Introduction to the History of the Doctrine of Categories

Introduction

"Metaphysics, in its minimal form, is the activity of categorial description. Its subject matter is the most fundamental aspects of the way we think about and talk about reality, the most fundamental features of reality as it presents itself to us. We divide the world into horses and trains, people and mountains, battles and towns, and a whole complex structure of different kinds of things; our language is the repository of this enormously rich furnishing of the world. But we can discern within this richness some overall divisions, between things and their properties for example, or between events and the times and places in which they happen, and it is with the overall pattern of our categorising of elements of the world that metaphysics concerns itself. The basic divisions which our thought and talk about reality entail are the quarry of categorial describers.

(...)

Aristotle's categories are 'predicables' because (with reservations to be looked at later) they are things predicated of something: when we say, for example, that 'Socrates is a man' we are predicating being a man of Socrates, i.e. a certain kind of substance. Again, when we say that 'Aristotle is in the Lyceum', we are predicating being in the Lyceum of Aristotle, i.e. a certain place, physical location. The ten predicables listed are the ten kinds of things that can be said of something. Now 'thing' is used here intentionally to convey the fact that Aristotle is, in the first place, talking about the world and not about language. It is being in the Lyceum as such that is predicated or said of Aristotle, not the expression 'in the Lyceum' which is (if at all, and certainly in a different sense of 'said of') said of 'Aristotle' the name.

But 'thing' is used also to convey another fact about Aristotle's ten predicables, namely that the list involves a division into ten types or kinds of what can be variously called 'things', 'entities', 'existents' or 'beings'. Socrates is one kind of thing, a substance, and so is Aristotle; in-the-Lyceum is another kind of entity, a place or location; four-foot is a quantity; white is a quality; yesterday is a time; and so on. Aristotle, in drawing up a list of the ten different kinds of things predicable of something else, is drawing up a list of the ten different kinds of beings, entities, existents, or things. According to Aristotle we have to distinguish the categories of substance, place, time, quality, action and so on.

Now where does Aristotle get all this from, and is he right? (...)

How on earth could Aristotle have come up with this classification of things in existence in terms of ten categories? Clearly he did not engage in an empirical investigation of the things around him and arrive at his result as he would at a classification of species of animals or plants. The answer has to be that, insofar as the list is the product of investigation it was investigation of our thought and talk about the things which Aristotle could find around him. One commentator on Aristotle's list suggests that it was arrived at by distinguishing different questions which may be asked about something and noticing that ... only a limited range of answers can be appropriately given to any particular question. An answer to 'where?' could not serve as an answer to 'when?'. Greek has, as we have not, single-word interrogatives meaning 'of what quality?' and 'of what quantity?' ... and these, too, would normally collect answers from different ranges. (*)

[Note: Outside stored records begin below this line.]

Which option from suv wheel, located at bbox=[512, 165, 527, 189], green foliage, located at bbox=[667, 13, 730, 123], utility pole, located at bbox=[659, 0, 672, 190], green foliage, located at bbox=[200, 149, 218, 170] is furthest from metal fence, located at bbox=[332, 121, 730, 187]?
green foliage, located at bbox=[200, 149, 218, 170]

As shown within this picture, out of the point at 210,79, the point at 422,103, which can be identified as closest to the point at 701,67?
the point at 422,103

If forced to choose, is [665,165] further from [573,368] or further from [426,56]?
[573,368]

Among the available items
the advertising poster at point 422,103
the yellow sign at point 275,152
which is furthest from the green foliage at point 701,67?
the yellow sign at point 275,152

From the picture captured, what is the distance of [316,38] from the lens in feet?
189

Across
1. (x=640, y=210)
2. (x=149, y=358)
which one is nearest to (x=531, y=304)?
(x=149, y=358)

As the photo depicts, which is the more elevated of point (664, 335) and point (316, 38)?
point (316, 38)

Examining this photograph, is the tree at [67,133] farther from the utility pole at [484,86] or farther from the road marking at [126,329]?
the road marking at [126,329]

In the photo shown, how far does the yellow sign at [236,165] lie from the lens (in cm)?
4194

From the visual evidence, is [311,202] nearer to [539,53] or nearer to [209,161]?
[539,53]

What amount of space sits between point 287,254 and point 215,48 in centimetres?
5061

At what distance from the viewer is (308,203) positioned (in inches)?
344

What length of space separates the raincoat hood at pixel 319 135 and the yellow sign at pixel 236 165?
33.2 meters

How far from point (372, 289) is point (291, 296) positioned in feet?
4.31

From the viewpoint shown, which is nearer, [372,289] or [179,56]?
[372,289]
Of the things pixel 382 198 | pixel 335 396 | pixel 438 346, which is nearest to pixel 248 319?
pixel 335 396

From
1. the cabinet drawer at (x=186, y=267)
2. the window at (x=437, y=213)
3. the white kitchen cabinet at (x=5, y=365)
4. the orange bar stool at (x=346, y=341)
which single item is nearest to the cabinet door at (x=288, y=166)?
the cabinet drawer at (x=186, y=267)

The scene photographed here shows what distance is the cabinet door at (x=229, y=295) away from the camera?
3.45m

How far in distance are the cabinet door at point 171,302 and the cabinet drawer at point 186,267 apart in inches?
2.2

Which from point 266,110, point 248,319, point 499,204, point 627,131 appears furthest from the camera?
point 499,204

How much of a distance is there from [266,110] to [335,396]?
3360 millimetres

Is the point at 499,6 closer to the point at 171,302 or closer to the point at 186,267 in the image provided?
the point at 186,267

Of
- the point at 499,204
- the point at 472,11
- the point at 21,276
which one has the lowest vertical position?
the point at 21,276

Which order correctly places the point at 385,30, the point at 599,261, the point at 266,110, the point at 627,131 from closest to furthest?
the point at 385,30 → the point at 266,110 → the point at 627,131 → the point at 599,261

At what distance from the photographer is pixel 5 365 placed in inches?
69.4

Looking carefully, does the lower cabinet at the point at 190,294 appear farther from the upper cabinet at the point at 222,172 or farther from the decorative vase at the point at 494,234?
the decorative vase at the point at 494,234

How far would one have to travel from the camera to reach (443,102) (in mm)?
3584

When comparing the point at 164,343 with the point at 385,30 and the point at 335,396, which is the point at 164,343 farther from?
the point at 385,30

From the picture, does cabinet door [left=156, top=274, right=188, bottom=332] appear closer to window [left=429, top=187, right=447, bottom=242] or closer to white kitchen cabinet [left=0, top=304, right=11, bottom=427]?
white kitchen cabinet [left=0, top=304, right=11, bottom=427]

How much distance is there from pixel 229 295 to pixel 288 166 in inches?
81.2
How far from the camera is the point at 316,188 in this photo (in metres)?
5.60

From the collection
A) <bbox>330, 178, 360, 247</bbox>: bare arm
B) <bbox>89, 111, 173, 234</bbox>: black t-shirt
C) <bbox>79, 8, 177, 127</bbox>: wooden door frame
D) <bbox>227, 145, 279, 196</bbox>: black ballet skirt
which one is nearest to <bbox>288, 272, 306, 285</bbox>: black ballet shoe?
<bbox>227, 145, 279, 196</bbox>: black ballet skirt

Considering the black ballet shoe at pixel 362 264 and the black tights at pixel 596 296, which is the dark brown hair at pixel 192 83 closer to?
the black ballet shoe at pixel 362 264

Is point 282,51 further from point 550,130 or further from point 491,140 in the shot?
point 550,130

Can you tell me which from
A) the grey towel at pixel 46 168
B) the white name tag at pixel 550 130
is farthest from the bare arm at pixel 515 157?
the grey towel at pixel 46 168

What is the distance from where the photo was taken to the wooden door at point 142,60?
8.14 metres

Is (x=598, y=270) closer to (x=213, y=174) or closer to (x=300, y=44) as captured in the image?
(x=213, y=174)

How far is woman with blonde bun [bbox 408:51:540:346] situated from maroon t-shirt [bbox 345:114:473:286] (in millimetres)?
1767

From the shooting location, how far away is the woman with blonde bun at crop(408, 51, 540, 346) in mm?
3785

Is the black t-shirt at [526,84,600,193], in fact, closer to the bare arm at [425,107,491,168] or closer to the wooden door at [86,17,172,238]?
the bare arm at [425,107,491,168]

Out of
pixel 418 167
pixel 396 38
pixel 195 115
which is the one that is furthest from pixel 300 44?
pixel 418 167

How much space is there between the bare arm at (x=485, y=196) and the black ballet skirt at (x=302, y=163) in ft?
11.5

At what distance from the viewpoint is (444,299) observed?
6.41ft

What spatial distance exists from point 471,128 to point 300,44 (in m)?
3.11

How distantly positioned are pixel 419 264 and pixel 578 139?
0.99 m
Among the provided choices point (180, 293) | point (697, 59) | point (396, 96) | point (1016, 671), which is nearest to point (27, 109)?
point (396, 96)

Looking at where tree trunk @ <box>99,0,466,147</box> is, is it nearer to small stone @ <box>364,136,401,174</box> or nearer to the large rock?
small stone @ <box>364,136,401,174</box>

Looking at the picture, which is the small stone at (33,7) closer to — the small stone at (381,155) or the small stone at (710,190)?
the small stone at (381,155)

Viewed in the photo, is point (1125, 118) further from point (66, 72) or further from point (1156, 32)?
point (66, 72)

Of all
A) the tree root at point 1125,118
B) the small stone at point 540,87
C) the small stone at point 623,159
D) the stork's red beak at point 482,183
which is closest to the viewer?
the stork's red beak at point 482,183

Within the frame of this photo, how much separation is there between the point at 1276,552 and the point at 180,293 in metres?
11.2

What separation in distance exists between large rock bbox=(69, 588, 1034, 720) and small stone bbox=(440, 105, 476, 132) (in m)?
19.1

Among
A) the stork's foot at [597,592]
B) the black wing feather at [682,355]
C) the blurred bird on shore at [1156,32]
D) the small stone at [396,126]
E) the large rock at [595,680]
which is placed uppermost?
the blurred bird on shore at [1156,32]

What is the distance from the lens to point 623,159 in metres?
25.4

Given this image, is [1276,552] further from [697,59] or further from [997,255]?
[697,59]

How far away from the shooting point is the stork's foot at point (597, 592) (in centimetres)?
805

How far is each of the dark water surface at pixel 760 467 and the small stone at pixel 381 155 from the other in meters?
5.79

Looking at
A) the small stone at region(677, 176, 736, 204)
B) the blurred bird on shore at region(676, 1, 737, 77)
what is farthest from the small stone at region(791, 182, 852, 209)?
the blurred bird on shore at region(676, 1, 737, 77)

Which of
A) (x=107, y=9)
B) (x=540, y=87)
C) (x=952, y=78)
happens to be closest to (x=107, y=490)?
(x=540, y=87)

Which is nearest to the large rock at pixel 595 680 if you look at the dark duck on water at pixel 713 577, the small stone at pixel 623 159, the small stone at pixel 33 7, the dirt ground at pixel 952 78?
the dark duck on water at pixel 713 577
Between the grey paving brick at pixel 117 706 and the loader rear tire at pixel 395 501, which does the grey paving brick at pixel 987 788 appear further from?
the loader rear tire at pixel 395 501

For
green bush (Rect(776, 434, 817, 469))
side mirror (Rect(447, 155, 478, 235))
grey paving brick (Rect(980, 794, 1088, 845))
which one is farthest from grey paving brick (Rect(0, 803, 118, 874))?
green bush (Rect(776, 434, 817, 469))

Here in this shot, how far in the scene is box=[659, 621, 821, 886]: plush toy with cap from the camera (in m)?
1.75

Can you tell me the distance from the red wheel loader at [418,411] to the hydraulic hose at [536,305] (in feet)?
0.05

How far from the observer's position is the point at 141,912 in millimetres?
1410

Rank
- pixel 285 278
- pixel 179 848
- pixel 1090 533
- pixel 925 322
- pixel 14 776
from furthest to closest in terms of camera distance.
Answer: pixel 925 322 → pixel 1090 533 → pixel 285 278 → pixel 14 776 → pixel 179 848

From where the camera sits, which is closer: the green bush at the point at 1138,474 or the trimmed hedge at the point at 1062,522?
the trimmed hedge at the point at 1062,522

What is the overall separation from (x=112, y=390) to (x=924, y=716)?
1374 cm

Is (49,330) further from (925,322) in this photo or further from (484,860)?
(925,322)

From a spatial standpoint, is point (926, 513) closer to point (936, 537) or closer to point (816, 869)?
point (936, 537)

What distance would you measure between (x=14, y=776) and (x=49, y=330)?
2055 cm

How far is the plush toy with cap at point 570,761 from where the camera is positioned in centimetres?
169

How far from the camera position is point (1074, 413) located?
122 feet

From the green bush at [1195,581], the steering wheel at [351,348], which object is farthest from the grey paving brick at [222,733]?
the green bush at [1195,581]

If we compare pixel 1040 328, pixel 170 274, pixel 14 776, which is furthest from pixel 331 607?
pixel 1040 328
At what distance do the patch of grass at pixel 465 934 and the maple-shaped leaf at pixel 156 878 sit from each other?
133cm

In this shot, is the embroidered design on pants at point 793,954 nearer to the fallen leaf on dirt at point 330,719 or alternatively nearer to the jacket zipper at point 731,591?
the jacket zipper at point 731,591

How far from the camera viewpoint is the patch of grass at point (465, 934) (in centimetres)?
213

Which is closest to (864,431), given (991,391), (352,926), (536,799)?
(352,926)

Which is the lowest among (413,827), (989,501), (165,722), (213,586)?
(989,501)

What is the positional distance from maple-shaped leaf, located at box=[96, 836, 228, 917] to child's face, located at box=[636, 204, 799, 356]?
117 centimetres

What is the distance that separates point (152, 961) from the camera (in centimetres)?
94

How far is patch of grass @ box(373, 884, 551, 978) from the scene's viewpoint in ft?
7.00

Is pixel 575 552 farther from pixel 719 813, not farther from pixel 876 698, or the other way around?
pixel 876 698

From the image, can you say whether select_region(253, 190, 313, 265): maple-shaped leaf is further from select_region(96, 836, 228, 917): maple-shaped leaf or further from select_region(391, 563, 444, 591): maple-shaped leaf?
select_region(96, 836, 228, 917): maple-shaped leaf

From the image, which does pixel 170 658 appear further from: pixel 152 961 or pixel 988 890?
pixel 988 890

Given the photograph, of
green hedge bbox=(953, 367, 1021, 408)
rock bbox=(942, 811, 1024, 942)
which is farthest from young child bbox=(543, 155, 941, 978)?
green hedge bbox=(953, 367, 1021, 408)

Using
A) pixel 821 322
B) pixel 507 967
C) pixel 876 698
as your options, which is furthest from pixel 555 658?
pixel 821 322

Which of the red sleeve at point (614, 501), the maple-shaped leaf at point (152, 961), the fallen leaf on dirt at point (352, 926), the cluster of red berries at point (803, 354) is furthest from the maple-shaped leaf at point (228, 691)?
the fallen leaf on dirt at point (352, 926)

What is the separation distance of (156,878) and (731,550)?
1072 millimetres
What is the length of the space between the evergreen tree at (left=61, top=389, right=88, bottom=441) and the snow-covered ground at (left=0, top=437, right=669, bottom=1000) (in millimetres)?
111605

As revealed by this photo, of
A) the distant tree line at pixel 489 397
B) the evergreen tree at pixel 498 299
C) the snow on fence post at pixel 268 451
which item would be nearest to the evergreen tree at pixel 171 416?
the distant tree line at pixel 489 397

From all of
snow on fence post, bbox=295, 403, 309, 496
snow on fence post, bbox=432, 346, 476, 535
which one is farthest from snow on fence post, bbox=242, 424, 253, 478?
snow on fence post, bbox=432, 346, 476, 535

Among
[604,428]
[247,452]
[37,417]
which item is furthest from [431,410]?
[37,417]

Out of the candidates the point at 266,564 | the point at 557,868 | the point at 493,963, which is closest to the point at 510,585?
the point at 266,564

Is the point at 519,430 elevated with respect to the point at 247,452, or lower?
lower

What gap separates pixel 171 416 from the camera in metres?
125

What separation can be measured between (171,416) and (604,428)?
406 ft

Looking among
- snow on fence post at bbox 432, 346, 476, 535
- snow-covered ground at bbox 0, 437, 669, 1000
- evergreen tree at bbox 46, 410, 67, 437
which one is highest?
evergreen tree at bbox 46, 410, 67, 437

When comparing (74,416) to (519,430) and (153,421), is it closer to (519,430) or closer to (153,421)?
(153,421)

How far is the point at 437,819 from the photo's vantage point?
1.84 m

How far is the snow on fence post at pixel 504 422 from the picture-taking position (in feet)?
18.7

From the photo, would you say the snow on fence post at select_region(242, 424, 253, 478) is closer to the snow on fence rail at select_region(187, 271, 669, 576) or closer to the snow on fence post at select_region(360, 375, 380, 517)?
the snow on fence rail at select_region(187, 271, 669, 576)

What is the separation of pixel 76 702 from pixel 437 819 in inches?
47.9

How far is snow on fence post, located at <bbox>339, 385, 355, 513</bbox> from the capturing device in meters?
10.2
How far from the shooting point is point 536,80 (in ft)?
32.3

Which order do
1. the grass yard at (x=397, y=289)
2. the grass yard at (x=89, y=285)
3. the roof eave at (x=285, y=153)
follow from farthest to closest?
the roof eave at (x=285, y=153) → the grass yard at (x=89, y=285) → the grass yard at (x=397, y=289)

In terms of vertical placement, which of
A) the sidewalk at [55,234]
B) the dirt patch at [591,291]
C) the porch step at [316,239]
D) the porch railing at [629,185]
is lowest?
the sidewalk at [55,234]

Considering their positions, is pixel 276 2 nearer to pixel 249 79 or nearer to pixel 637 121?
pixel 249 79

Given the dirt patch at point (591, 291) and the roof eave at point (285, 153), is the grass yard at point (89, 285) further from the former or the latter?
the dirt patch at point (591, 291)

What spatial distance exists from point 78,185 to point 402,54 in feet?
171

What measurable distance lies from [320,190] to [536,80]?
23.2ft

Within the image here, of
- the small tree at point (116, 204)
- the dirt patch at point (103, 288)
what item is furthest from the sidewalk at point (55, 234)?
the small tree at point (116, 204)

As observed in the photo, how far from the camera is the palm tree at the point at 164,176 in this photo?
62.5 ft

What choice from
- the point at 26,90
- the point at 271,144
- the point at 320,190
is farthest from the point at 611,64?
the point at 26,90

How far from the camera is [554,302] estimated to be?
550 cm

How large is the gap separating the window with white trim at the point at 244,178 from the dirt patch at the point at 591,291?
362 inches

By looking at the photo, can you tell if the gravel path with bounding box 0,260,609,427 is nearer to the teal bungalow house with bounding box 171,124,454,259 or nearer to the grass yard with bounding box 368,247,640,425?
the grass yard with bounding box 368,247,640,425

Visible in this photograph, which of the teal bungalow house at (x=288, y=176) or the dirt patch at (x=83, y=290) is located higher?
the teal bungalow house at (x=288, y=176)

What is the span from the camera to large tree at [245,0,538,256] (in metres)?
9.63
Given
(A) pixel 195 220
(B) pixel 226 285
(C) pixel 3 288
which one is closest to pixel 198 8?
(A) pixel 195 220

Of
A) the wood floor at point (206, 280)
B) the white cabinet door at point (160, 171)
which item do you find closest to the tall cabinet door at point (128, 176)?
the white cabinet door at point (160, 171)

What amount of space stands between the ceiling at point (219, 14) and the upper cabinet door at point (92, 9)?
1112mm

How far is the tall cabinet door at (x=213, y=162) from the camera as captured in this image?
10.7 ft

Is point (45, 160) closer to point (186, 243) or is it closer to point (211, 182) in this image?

Something along these lines has to be right, since Aristotle could not have investigated reality directly, and that for at least two reasons. One is that reality is not something which itself lies beyond or prior to our thought and talk about it in a way that allows of independent perusal, since reality is for us the very thing which our thought and talk concerns. If that looks tautological, let it be: a more substantial claim needs greater argument than I can offer now. The second reason is that any perusal of reality would need to rest upon a way of classifying what is discovered in it: are we going to list places and times, qualities and numbers, relations and events? Well, that depends on the categories involved in our thought and talk. It is the very result of category division in our thinking and talking that the world divides up as it does. A way of putting this point is in terms of perception. To perceive the world is not, as a naive Lockean might think, to passively notice what is there; it is to conceptualise and hence pigeonhole what is there. And categories are the broadest, most fundamental and most general of our pigeonholing devices." (pp. 2-4)

References

(*) J. L. Ackrill, Aristotle's Categories and De Interpretatione, Oxford: Oxford University Press 1963, p. 78.

From: Brian Carr, Metaphysics. An introduction, London: Macmillan 1987.